Qual o sentido de viver mais para um pássaro que não tem o gosto de voar e cantar nos lírios do campo? Qual a alegria do passarinho sem o pousar nos troncos que seguem a correnteza do rio, beber água corrente e ouvir o barulho de vida que o rio transmite? Qual a conquista de um pássaro sem o direito de voar longe com toda energia no céu azul ou de ficar tomando banho de chuva entre os galhos e as folhas das árvores? Comer frutas, caçar e degustar os pequenos insetos não são prazeres dos passarinhos?
Não é importante para os peixinhos viverem nos rios? Nadar, nadar…para crescer suas nadadeiras, ganhar força, agilidade e reproduzir para encher os rios de vidas e cores, não é o sentido de vida dos peixinhos? Qual a justificativa da existência do peixe sem desafiar as correntezas, as secas dos rios e buscar o seu alimento? E sem sentir a água fria e calma da noite de lua nova, além dos desafios da lua cheia.
Tanto os passarinhos engaiolados como os peixes de aquários perderam ou perdem suas essências naturais. Existem e existiram passarinhos e peixes que nunca conheceram um rio, uma árvore, uma água corrente e nem o gosto e o prazer de uma liberdade. Nasceram, viveram e morreram dentro de prisões de vidros ou de grades.
Em ambiente natural não existe somente prazer, experiências boas e convívio com os outros da mesma espécie. Há perigo, há predadores, existem dificuldades para todo dia superar. Porém, viver em prisões é a solução para as intempéries naturais?
O ser humano não é só craque em aprisionar outros seres da natureza, mas também em criar suas próprias gaiolas físicas e mentais que agem contra a liberdade. Como o ser humano consegue viver sem o direito ao seu próprio corpo? Qual destaque de uma vida sem olhar o mar, tomar banho de rio e contemplar o orvalho? Como viver sem liberdade de expressão, sem artes, sem poesia e sem poder escolher a forma de amar?
Povos e pessoas não tiveram ou não alcançaram a liberdade, independentemente de cor, de letramento, de crenças e de ser justo ou não. Todos os impérios, os gregos, os romanos, os ingleses, os franceses, os portugueses, os espanhóis e até os Estados Unidos da América possuíram escravos e utilizavam a força física e ideológica para consolidar as “posses”.
Filósofos, reis e rainhas africanos, indígenas e pretos, crianças e velhos foram escravizados. Existiram gerações de pessoas pretas no Brasil que jamais conheceram a liberdade, sequer tinham direito ao seu próprio corpo e não tiveram paz, um sono digno e nunca foram responsáveis pelos destinos de seus próprios filhos e filhas.
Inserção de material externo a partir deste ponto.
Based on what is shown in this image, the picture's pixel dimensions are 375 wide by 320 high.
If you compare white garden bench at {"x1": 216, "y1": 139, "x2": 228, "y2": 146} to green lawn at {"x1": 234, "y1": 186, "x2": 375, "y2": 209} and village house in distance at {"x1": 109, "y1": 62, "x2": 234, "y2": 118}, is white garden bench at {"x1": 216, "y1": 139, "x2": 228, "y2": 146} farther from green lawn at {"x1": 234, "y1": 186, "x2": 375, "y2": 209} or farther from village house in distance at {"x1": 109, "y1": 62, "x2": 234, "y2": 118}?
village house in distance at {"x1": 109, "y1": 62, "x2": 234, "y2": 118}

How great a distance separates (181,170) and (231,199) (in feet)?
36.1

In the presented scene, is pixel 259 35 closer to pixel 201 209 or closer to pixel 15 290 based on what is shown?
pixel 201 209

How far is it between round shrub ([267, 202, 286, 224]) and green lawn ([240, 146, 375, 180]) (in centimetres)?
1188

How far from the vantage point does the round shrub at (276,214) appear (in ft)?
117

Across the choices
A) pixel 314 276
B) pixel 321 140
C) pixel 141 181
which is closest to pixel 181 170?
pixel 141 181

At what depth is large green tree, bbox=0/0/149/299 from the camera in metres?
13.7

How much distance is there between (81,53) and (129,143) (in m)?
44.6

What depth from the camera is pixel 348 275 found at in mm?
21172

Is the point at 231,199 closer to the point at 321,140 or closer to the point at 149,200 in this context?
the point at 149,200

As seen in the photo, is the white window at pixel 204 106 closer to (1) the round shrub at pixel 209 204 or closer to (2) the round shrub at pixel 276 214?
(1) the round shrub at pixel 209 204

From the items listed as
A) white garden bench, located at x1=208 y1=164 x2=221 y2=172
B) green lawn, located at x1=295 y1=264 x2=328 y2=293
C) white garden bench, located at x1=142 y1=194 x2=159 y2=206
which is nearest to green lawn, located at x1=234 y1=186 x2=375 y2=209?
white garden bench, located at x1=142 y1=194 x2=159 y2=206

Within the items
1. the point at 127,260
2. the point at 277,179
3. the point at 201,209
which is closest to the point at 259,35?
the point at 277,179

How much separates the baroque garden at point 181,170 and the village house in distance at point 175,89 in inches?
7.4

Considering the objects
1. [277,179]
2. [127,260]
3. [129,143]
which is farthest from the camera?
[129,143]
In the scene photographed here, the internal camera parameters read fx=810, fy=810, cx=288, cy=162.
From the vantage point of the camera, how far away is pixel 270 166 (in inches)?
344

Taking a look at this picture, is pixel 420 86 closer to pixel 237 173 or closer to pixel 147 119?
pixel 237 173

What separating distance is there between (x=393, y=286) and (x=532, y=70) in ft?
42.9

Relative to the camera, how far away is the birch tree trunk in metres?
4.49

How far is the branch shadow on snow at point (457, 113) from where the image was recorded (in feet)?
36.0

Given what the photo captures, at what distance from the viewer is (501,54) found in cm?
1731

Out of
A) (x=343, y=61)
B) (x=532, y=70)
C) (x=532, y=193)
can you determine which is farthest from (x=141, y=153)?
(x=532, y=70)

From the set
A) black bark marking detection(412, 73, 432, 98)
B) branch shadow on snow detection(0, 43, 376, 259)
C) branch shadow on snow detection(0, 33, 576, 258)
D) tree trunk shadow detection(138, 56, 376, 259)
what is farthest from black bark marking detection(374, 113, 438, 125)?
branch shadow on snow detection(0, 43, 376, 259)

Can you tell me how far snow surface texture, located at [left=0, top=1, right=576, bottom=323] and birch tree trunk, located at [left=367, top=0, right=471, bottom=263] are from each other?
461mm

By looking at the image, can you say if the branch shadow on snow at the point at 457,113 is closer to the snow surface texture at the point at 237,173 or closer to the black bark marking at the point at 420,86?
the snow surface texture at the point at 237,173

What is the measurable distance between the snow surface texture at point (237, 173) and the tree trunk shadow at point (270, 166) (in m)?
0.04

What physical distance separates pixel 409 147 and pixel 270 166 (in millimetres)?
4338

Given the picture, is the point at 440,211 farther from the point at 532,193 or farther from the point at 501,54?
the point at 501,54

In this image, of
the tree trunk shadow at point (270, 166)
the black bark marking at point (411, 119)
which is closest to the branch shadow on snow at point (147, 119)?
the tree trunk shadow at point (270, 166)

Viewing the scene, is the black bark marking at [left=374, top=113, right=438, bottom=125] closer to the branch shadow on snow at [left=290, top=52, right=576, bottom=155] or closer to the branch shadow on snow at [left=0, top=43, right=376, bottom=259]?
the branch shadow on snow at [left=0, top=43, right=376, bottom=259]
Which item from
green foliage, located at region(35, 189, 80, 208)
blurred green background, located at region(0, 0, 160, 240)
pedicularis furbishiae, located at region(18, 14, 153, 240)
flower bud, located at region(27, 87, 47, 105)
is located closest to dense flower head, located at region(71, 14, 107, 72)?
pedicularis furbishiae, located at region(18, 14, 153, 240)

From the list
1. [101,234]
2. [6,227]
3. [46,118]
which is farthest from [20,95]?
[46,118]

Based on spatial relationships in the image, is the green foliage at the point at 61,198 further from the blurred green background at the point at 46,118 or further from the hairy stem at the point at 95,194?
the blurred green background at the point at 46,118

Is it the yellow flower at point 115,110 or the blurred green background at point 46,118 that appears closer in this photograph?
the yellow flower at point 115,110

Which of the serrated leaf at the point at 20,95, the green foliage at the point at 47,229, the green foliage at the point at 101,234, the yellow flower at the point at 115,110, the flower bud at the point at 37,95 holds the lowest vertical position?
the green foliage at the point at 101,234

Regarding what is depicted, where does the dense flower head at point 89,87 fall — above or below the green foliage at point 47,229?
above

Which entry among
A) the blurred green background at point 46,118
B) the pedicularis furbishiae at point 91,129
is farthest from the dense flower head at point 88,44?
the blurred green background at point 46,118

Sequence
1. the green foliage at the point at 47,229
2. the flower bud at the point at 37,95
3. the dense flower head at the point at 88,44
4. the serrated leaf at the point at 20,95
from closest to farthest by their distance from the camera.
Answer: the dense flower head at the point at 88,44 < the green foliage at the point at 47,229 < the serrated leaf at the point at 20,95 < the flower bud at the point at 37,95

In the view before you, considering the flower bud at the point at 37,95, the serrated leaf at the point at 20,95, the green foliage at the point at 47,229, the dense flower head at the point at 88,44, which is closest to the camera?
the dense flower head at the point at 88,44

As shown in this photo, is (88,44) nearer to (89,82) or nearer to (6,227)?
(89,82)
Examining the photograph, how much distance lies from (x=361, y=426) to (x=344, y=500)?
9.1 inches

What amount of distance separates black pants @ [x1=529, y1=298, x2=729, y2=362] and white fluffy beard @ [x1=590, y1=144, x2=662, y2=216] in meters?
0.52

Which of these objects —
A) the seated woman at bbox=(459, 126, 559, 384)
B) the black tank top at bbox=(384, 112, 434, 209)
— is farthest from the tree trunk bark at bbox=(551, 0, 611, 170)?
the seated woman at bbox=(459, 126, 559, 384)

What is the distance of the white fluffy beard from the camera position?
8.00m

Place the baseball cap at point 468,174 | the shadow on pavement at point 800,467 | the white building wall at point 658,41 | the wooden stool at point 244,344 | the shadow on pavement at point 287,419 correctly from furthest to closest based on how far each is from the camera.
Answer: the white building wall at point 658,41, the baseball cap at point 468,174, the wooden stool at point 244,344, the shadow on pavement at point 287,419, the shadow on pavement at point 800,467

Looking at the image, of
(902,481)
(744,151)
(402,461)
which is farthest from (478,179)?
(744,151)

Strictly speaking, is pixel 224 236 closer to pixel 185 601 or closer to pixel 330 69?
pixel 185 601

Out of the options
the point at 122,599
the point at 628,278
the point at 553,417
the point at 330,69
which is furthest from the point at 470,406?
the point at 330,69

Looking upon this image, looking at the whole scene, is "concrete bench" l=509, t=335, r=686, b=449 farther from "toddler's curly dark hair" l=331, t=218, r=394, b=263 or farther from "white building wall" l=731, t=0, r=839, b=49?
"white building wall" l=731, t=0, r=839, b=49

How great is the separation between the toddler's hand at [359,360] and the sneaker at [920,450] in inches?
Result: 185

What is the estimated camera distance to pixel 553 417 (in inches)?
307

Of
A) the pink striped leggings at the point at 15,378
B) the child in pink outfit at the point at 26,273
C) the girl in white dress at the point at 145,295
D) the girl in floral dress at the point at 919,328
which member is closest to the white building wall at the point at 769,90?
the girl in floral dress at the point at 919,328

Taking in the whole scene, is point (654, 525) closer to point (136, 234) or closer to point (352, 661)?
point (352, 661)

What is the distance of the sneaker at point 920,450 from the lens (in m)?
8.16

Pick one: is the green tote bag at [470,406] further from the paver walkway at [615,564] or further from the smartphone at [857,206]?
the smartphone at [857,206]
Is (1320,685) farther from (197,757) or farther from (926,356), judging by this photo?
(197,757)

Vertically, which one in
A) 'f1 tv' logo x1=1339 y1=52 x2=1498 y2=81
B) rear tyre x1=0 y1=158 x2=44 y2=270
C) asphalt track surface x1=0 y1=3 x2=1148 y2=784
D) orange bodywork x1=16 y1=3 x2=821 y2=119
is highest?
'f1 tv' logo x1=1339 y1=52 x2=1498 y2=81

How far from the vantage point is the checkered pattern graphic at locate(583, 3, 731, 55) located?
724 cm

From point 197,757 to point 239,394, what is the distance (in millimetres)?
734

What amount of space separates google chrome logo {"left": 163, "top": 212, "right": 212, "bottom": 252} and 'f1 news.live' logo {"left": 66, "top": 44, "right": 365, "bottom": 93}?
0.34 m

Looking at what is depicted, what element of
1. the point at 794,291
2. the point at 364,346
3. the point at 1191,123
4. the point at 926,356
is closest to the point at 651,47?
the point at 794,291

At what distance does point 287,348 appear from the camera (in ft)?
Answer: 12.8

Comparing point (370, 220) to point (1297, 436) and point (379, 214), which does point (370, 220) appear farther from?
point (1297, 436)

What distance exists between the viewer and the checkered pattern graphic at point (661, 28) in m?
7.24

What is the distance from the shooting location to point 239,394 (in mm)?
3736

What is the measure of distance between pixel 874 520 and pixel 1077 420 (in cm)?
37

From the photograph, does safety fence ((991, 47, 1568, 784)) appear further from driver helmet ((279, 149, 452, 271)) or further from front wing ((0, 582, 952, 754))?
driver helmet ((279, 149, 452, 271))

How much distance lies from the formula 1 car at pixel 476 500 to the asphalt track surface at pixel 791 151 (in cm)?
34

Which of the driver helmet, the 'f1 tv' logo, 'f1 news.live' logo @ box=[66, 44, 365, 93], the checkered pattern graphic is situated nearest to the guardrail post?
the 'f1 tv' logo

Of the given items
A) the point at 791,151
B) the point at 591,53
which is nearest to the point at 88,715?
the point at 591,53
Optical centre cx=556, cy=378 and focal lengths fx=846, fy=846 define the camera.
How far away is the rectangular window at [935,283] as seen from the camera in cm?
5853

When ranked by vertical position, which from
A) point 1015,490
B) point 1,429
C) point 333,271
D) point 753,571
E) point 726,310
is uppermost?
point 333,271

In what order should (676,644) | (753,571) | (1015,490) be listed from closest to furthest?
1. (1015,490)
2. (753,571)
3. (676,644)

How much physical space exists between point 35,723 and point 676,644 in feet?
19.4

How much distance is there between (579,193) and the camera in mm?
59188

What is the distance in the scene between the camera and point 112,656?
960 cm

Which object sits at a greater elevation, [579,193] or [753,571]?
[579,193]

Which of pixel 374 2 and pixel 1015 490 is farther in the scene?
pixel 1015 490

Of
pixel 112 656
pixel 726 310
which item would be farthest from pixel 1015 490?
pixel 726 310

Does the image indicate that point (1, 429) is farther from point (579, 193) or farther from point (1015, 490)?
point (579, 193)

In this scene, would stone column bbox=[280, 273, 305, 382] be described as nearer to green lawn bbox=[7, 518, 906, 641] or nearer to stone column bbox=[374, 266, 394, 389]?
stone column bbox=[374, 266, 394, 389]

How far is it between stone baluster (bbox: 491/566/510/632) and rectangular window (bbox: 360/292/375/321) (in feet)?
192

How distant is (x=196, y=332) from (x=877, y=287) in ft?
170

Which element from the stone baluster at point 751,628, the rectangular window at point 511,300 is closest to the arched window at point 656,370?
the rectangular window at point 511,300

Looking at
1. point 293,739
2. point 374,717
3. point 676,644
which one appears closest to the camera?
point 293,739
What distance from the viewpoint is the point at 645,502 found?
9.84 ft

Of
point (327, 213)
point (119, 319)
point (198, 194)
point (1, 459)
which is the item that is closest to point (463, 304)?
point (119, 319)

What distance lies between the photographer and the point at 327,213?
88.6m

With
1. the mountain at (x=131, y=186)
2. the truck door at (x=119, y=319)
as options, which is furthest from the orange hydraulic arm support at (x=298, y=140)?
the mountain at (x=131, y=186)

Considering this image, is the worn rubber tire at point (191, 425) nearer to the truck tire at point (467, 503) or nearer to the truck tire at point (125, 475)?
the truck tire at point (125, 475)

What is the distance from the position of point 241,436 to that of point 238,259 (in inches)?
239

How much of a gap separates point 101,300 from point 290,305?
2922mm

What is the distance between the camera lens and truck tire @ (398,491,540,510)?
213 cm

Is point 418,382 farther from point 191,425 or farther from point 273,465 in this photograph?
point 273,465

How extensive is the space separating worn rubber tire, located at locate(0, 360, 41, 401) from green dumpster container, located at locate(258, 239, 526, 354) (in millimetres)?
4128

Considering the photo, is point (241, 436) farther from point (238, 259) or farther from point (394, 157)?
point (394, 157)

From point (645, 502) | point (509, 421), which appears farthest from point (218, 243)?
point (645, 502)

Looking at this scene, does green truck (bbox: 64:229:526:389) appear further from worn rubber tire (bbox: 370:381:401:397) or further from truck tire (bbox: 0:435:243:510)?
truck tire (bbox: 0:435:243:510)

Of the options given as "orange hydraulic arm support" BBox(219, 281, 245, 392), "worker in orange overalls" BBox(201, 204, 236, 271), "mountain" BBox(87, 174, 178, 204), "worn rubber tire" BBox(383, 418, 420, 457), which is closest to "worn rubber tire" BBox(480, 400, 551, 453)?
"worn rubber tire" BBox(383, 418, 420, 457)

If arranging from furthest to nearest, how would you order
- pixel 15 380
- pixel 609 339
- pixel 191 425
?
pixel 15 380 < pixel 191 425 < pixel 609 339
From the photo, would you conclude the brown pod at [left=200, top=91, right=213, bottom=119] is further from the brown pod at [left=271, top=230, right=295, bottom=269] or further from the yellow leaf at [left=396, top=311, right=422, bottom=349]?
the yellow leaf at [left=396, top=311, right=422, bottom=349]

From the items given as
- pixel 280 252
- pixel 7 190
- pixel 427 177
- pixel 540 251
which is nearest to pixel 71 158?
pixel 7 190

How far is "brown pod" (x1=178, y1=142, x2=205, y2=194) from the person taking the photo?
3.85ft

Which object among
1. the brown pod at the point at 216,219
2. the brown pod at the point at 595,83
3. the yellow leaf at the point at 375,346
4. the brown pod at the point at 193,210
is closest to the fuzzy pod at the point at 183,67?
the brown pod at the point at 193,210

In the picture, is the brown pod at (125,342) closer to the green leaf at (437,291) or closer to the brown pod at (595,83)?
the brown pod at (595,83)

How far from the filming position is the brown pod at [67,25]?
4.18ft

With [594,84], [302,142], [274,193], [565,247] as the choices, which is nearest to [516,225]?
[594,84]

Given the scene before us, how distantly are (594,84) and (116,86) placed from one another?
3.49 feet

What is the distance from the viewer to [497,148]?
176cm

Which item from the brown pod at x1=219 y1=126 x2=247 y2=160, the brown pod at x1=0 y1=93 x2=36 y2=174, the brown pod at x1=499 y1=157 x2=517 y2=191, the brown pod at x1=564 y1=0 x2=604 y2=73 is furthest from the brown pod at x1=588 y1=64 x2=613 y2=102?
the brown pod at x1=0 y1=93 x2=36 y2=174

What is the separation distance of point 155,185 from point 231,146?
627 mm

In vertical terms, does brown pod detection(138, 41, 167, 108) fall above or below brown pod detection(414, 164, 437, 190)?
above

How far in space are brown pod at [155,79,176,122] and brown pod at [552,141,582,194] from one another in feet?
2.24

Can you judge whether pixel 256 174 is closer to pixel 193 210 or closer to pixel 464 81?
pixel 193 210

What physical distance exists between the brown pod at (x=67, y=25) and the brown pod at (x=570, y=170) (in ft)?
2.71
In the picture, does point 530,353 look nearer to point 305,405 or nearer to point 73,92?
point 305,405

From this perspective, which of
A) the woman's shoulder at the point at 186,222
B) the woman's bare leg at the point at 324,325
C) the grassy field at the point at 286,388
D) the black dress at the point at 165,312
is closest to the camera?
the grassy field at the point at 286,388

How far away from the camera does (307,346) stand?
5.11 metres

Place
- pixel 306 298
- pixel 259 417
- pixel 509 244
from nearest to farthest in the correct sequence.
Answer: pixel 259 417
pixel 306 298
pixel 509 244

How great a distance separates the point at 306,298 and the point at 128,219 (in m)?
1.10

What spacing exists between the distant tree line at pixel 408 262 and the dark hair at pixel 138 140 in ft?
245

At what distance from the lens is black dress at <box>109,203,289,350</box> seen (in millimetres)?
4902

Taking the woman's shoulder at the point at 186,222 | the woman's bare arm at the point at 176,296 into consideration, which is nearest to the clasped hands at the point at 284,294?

Agora a escravidão física humana vem sendo substituída pela psíquica, em que a pessoa se sente presa ao resultado de produção e de metas. Uma necessidade louca de ser celebridade, de vencer a qualquer custo. Não é uma prisão de ferro. É uma prisão da consciência que faz a pessoa ser apenas um corpo produtivo com autocobrança.
Se a expressão de liberdade pode ser definida como um direito individual e natural do ser humano ou, como uma conquista do viver na coletividade, então é necessário repensar o atual modo de vida, porque não faz sentido ser um prisioneiro vivo e abrir mão da liberdade. Isso é escravidão sofisticada. Enquanto o novo viver não acontece, quem busca aprisionar a natureza e criar prisões humanas, é fato, tem sido o próprio ser humano.
Carlos Santiago é Sociólogo, Cientista Político e Advogado.